In June 2015, Websense reported that the rate of attacks against financial services firms is four times higher than companies in other industries. It’s not surprising why hackers target these companies; that’s where the money is. That’s where the information is. When a hacker succeeds in attacking a bank, he or she could access customers’ personal information and defraud them, too.
In spite of the frightening statistics, financial services security experts actually feel more confident about their security. At least, more secure than a year ago. What comes as an even greater surprise is that they’re using fewer security solutions than last year.
Last year, we studied organizations across several industries in 12 countries to access their security resources, capabilities, and sophistication. In total, the report, entitled The Cisco 2016 Security Capabilities Benchmark Study, surveyed more than 2,400 security professionals, including chief information security officers (CISOs) and security operations managers in Australia, Brazil, China, France, Germany, India, Italy, Japan, Mexico, Russia, the United Kingdom, and the United States. We then analyzed IT security capabilities in the financial services industry, using comparative data from the study, and discovered an interesting dichotomy between what these security professionals say and what they do.

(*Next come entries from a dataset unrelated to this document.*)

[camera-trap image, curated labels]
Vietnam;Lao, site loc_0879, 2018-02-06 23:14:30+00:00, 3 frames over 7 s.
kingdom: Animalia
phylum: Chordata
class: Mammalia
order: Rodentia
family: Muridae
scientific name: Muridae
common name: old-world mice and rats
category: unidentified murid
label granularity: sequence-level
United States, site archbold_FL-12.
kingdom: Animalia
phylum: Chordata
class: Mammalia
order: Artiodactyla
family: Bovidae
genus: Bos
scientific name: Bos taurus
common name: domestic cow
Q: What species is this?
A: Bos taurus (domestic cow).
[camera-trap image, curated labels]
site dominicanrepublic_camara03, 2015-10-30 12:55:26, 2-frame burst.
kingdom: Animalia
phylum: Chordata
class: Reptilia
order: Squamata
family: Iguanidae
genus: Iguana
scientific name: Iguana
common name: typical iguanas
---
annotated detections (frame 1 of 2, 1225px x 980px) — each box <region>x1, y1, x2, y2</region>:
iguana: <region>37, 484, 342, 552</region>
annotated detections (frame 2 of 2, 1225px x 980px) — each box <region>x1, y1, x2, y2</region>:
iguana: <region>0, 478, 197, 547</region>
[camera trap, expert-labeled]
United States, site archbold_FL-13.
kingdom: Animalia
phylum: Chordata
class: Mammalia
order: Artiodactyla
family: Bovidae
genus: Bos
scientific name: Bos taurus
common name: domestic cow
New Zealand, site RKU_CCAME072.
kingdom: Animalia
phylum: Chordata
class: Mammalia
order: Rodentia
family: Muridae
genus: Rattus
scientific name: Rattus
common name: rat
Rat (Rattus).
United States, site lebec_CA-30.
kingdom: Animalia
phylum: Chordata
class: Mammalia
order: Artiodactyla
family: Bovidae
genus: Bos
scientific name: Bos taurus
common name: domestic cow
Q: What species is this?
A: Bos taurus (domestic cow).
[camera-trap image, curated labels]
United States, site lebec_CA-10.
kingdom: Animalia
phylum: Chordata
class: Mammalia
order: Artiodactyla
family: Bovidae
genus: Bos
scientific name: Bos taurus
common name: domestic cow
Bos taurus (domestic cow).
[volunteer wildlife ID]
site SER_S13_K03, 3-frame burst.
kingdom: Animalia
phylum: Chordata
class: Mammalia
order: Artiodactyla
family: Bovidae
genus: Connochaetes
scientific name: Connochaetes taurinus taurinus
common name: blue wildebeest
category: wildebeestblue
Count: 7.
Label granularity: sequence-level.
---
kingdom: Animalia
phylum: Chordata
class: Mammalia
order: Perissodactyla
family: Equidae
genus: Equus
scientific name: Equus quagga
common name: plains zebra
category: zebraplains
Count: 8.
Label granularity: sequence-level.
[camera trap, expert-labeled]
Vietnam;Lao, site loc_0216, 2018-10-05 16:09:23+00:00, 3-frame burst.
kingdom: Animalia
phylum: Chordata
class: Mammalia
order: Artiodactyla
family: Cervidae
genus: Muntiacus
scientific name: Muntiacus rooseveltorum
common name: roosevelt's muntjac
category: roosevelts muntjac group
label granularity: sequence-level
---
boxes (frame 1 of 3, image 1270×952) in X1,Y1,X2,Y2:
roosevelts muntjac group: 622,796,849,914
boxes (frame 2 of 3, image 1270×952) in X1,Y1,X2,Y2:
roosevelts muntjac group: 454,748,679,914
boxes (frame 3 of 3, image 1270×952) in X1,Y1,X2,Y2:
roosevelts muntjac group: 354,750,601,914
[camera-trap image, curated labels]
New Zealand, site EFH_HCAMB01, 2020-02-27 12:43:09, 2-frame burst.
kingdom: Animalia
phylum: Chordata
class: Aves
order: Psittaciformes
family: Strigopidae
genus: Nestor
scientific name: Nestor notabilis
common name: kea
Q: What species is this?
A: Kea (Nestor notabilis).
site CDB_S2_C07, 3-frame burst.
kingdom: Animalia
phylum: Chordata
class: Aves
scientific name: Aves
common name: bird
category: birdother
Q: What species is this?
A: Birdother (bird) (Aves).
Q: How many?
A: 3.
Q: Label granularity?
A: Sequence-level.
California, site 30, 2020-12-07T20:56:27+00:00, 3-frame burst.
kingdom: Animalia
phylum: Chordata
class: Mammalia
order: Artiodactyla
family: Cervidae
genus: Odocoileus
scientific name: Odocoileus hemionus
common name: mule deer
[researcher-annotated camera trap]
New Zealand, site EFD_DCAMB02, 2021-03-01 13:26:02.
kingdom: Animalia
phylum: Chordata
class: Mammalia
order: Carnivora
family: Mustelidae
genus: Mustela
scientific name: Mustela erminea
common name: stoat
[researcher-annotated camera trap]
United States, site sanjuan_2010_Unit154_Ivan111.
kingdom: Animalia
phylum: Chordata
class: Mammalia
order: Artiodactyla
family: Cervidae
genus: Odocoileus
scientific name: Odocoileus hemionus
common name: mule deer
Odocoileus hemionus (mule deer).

In 2014, 66% said their systems for detecting network anomalies and defending against shifts in threats were highly effective; in 2015, that number rose to 76%. In 2014, 67% said that security tools for determining the scope of a compromise were highly effective; that number rose to 74% in 2015. These figures stand in stark contrast to security professionals’ behavior as measured by their use of tools.
Financial services organizations are actually decreasing their use of tools to help detect and block threats. In 2014, 57% of survey respondents said they used access control and authorization tools, but the number dropped to 48% in 2015. During that same year, 43% said they used network forensics tools, while only 32% used them in 2015.
What accounts for this duality? There’s a mindset shift underway among financial services security professionals.
Security professionals in the financial services industry are no longer overconfident that their organizations have the skills and expertise to defend against threats. They’ve taken a more realistic approach: CSOs now understand that they can’t rely solely on internal expertise or tools to defend their companies against devastating cyber attacks. Rather, they’re developing specific strategies to help them close gaps so they can protect their firms.
Security professionals in the financial services industry can learn a lot from the steps that we have seen these proactive CSOs taking, which include:
Overall, this mindset shift is a positive development. CSOs at financial services organizations are being realistic about their firms’ strengths and weaknesses. They’ve realized that relying solely on technology to prevent attacks isn’t an effective approach; security requires everyone at an organization to do their part. Moreover, by bringing in outside security experts and technology, they’ve demonstrated their willingness to tackle security challenges head on in an effective manner. Although new security challenges will arise, many of today’s financial services CSOs believe they’re ready to meet them.